-- Begin Text --
# [Wet Thumb Forum]-20 gallon (5 weeks old, Aug.16)



## ekim (Jan 31, 2004)

This is a 20 gallon that I setup at the beginning of July, a week after it was setup I went away on vacation for 12days, some areas have a little BBA but i'll knock it out soon!









Sorry for the reflection... the pic was taken during the day!

Comments, suggestions and advice are welcome!

Thanks










*My Digital Gallery*

[This message was edited by ekim on Sat August 16 2003 at 07:53 PM.]


----------



## ekim (Jan 31, 2004)

This is a 20 gallon that I setup at the beginning of July, a week after it was setup I went away on vacation for 12days, some areas have a little BBA but i'll knock it out soon!









Sorry for the reflection... the pic was taken during the day!

Comments, suggestions and advice are welcome!

Thanks










*My Digital Gallery*

[This message was edited by ekim on Sat August 16 2003 at 07:53 PM.]


----------



## Phil Edwards (Jan 22, 2004)

Very nice! I like your choices of red plants and how you mixed them together. That's a pretty little tank. Got any new pics of your big one?


----------



## Kim (Aug 1, 2003)

That's very nice. Is that a 20H or long?


----------



## ekim (Jan 31, 2004)

Phil, .
thanks, I tried to stay away from grouping the plants but they're starting to group themselves!









Kim, 
thanks, it's a 20H

*My Digital Gallery*


----------



## ekim (Jan 31, 2004)

Here is a better shot, at night.










*My Digital Gallery*


----------



## Vicki (Jan 31, 2003)

Very nice, Mike! What sort of substrate are you using in that tank? It suits it very well, I like it a lot.

http://www.wheelpost.com


----------



## ekim (Jan 31, 2004)

Thanks Vicki, 
the substrate is called "stone dust" it's actually used to put below patios stones, all home improvement stores around here carry it, $8 for 66lbs!!!

*My Digital Gallery*


----------



## ekim (Jan 31, 2004)

Vicki, here is a better shot of the substrate for you.

BTW, that's a dime for size reference!










*My Digital Gallery*


----------



## Vicki (Jan 31, 2003)
-- End Text --
-- Begin Material shown --
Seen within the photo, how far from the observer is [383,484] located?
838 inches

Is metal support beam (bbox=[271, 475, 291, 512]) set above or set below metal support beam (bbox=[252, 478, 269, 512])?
-- End Material shown --
-- Begin Material shown --
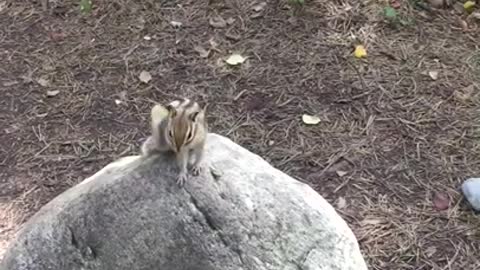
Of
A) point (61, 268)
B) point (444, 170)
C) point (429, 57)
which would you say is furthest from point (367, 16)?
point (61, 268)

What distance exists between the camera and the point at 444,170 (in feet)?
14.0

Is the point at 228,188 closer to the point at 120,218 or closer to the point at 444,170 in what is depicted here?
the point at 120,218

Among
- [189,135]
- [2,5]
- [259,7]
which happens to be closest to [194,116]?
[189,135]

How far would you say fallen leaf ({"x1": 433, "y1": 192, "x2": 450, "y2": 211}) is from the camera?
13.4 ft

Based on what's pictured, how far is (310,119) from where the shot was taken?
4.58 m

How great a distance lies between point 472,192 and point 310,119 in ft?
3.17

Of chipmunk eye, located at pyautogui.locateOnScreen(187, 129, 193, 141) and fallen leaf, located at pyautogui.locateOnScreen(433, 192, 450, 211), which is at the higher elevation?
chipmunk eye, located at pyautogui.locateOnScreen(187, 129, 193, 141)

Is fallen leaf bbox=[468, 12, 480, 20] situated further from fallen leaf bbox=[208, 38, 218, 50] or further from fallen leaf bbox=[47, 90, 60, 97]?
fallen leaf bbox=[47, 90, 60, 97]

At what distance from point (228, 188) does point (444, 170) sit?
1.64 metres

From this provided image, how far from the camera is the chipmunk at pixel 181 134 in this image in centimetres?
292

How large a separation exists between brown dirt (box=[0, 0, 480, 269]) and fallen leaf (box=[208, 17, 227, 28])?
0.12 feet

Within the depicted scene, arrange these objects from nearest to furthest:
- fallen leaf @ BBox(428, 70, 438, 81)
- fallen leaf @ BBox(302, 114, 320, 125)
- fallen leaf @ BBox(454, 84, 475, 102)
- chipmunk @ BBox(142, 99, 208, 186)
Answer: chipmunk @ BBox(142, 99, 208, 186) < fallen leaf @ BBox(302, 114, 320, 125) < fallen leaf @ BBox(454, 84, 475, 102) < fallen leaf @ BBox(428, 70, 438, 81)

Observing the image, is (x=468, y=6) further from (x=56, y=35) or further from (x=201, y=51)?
-- End Material shown --
Work to do:
1/ Reproduce word for word the passage of the aquarium forum thread starting at "Very nice! I" and ending at "20H or long?".
2/ In the aquarium forum thread, what price does ekim give for the stone dust substrate?
3/ Continue the aquarium forum thread from the point where it stops.
None of the work here involves the items.

Expected answers:
1/
Very nice! I like your choices of red plants and how you mixed them together. That's a pretty little tank. Got any new pics of your big one?


----------



## Kim (Aug 1, 2003)

That's very nice. Is that a 20H or long?

2/ $8 for 66 lbs.

3/
LOL! I just KNEW it was going to be something REALLY economical! We may have a winner here--I'll have to go see if I can find some of that, I REALLY like the way it looks--subtle and neutral, but very natural and not lifeless, like some dark substrates.

http://www.wheelpost.com


----------



## ekim (Jan 31, 2004)

You calling me cheap!! LOL









It's a very light grey color in the bag, as it is covered with dust!
It takes alot of rinsing with the hose, as does flourite though!!

Good luck on your Saturday mission!! LOL

*My Digital Gallery*


----------



## Vicki (Jan 31, 2003)

ROFL! I would like to point out that I did NOT say cheap! Thanks for the info, I think I WILL go take a look!

http://www.wheelpost.com


----------



## Guest (Aug 2, 2003)

Great job Mike. 

Lots of potential in this tank. 

1. Can we see some pictures at the angle (right angle).

2. I would like to see left side growing with 45' angle instead of 90'. It hard to explain what I want to mention. 

3. What are your plans for foreground ?. Would like to see it fully covered or for now have at least less-drastic drop from Sags (?) to gravel.


----------



## ekim (Jan 31, 2004)

Vicki, I'm just giving you a hard time!

Kim, In my opinion the only important things about substrates are, that they don't leach anything harmfully into the water column and the size of the "gravel"! That goes for high growth tank tanks. I have grow nice full planted tanks in epoxy coated gravel with great success!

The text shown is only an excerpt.